Spatial relationship items
• • • • • • •
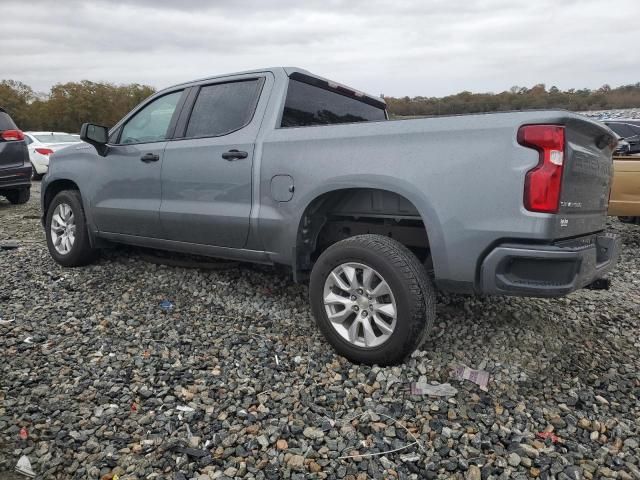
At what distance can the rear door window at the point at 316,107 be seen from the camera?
11.9ft

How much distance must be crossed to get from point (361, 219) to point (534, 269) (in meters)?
1.31

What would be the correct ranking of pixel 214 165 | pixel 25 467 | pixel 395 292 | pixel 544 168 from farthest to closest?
pixel 214 165
pixel 395 292
pixel 544 168
pixel 25 467

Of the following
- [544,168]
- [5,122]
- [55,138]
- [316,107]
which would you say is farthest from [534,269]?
[55,138]

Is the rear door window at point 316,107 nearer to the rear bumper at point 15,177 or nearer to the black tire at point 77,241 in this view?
the black tire at point 77,241

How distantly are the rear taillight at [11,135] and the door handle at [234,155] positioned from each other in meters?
6.81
• • • • • • •
### Work instructions
Change every occurrence of "rear door window" to "back door window" in the items above, leaving all other text as it is, and reproduce the items without the pictures.

### Answer for the task
At what distance can the back door window at the point at 316,107 be seen from the camera?
11.9ft

How much distance must be crossed to get from point (361, 219) to point (534, 269) (in meters)?
1.31

What would be the correct ranking of pixel 214 165 | pixel 25 467 | pixel 395 292 | pixel 544 168 from farthest to closest?
pixel 214 165
pixel 395 292
pixel 544 168
pixel 25 467

Of the following
- [544,168]
- [5,122]
- [55,138]
- [316,107]
which would you say is farthest from [534,269]?
[55,138]

Is the back door window at point 316,107 nearer to the rear bumper at point 15,177 or nearer to the black tire at point 77,241 in this view?
the black tire at point 77,241

How distantly are the rear taillight at [11,135] and the door handle at [234,155] positioned from each other in meters?
6.81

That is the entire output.